◆ Problem statement ◆
Write the lines of the records below as a numbered list, leaving out blank lines and the pictures.

◆ Data for this exercise ◆
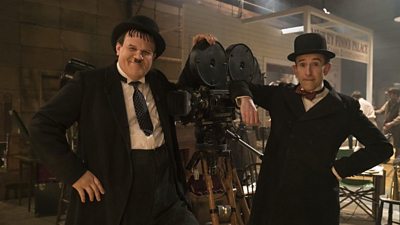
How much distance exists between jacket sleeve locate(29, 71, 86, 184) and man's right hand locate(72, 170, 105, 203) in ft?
0.06

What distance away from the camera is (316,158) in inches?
68.1

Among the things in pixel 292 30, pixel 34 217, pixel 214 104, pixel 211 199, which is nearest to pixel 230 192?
pixel 211 199

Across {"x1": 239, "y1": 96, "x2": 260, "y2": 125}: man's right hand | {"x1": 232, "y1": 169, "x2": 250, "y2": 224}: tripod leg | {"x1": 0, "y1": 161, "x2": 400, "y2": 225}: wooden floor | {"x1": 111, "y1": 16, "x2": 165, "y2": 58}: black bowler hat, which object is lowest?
{"x1": 0, "y1": 161, "x2": 400, "y2": 225}: wooden floor

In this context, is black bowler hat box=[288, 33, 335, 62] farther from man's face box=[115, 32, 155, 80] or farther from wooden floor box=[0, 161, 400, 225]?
wooden floor box=[0, 161, 400, 225]

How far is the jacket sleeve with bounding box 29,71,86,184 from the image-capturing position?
4.53ft

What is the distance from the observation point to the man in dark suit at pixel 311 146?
5.65 ft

◆ Result below ◆
1. How much distance exists between jacket sleeve locate(29, 71, 86, 184) and man's right hand locate(72, 170, 105, 203) in ft?
2. 0.06
3. What distance away from the camera is (316,158) in inches?
4. 68.1
5. Among the things in pixel 292 30, pixel 34 217, pixel 214 104, pixel 211 199, which is nearest to pixel 230 192?
6. pixel 211 199
7. Across {"x1": 239, "y1": 96, "x2": 260, "y2": 125}: man's right hand | {"x1": 232, "y1": 169, "x2": 250, "y2": 224}: tripod leg | {"x1": 0, "y1": 161, "x2": 400, "y2": 225}: wooden floor | {"x1": 111, "y1": 16, "x2": 165, "y2": 58}: black bowler hat, which object is lowest?
8. {"x1": 0, "y1": 161, "x2": 400, "y2": 225}: wooden floor
9. In this context, is black bowler hat box=[288, 33, 335, 62] farther from man's face box=[115, 32, 155, 80] or farther from wooden floor box=[0, 161, 400, 225]?
10. wooden floor box=[0, 161, 400, 225]
11. How far is the jacket sleeve with bounding box 29,71,86,184 from the image-capturing position?
12. 4.53ft
13. What is the distance from the observation point to the man in dark suit at pixel 311 146?
14. 5.65 ft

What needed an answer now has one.